▶ PROVIDED PASSAGE
□ □ □ □ □

- Born: 1976 (age 49–50) Tehran, Iran
- Education: PhD in Late Antique History of the Sassanid Empire from UCLA; MSc Global History from the London School of Economics (LSE); Indo-European Studies and Iranian Languages at UC Berkeley, UCLA and SOAS;
- Known for: History of Central Asia

= Khodadad Rezakhani =

Iranian historian (born 1976)

Khodadad Rezakhani (Persian: خداداد رضاخانی, /fa/ born 1976) is an Iranian historian of late antique Central and West Asia. He has been associate research scholar at The Sharmin and Bijan Mossavar-Rahmani Center for Iran and Persian Gulf Studies Princeton University from 2016 to 2020. He is a researcher at the Austrian Academy of Sciences since September 2025.

==Early life and education==
Rezakhani was born in Tehran, Iran and was educated in Europe and Iran before moving to the United States. He later moved back to London, UK where he earned his MSc in History from London School of Economics and a PhD in Late Antique/Middle Eastern History from UCLA with a dissertation titled Empires and Microsystems : Late Antique Regional Economy in Central and West Asia, 500-750 under the supervision of Michael G. Morony and advised by Patrick J. Geary, Claudia Rapp, and Sanjay Subrahmanyam. Because of his multicultural background and education, Rezakhani is fluent in English, Persian and a number of other research and modern languages.

== Academic career ==
Since earning his PhD, Rezakhani became a research officer at the London School of Economics where he worked on an ERC funded project, Useful and Reliable Knowledge in Global Histories of Material Progress in the East and the West (URKEW). He also taught as a teaching fellow the LSE, SOAS, and AKU, as well as a visiting assistant professor at the University of Nevada, Reno.

From 2014 to 2016, he was an Alexander von Humboldt Stiftung fellow at the Freie Universität, Berlin. Since 2016, he has been an associate research scholar and lecturer at Princeton University.

□ □ □ □ □

▶ EXERCISE TASKS
(A) In two sentences, how would you summarize the Rezakhani biography?
(B) How would you render this sentence from the Rezakhani biography in Spanish: "Because of his multicultural background and education, Rezakhani is fluent in English, Persian and a number of other research and modern languages."
The listing comes from a separate source and is unrelated to the Rezakhani biography.

▶ SUPPLIED MATERIAL
□ □ □ □ □

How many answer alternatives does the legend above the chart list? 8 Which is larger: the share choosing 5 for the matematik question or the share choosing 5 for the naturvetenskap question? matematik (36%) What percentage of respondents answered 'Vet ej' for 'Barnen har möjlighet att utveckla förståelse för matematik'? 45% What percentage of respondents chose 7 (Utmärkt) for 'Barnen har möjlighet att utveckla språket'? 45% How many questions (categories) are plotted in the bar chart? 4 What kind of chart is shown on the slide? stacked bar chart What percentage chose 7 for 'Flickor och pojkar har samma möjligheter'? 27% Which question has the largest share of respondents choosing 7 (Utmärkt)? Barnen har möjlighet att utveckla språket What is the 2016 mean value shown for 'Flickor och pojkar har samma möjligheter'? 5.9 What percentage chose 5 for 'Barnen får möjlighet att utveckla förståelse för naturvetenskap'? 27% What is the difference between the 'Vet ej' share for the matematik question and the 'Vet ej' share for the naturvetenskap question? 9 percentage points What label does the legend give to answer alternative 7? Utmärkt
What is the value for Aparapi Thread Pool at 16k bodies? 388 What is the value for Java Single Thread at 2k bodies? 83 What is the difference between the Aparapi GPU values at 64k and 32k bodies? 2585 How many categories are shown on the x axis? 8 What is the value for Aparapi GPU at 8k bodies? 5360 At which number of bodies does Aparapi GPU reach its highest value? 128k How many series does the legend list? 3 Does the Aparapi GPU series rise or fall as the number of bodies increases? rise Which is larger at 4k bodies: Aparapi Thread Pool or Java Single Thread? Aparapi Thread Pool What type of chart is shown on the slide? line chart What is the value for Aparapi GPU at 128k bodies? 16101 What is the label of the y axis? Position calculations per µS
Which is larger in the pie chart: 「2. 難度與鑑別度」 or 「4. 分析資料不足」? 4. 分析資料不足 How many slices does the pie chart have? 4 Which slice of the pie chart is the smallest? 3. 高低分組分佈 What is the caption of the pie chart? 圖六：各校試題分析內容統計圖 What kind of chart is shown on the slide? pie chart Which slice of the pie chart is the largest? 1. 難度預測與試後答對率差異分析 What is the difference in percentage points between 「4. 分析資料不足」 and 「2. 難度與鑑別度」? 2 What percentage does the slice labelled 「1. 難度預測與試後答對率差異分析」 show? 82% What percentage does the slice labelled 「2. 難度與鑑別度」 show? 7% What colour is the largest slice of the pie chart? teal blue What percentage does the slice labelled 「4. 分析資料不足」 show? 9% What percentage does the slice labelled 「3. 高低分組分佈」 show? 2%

□ □ □ □ □

▶ ANSWERS
(A) Khodadad Rezakhani, born in Tehran in 1976, is an Iranian historian of late antique Central and West Asia who earned an MSc from the London School of Economics and a PhD from UCLA. After his doctorate he worked as a research officer at the LSE, held an Alexander von Humboldt fellowship at the Freie Universität Berlin from 2014 to 2016, and has been a researcher at the Austrian Academy of Sciences since September 2025.

(B) Debido a su origen y su formación multiculturales, Rezakhani habla con fluidez inglés, persa y varias otras lenguas modernas y de investigación.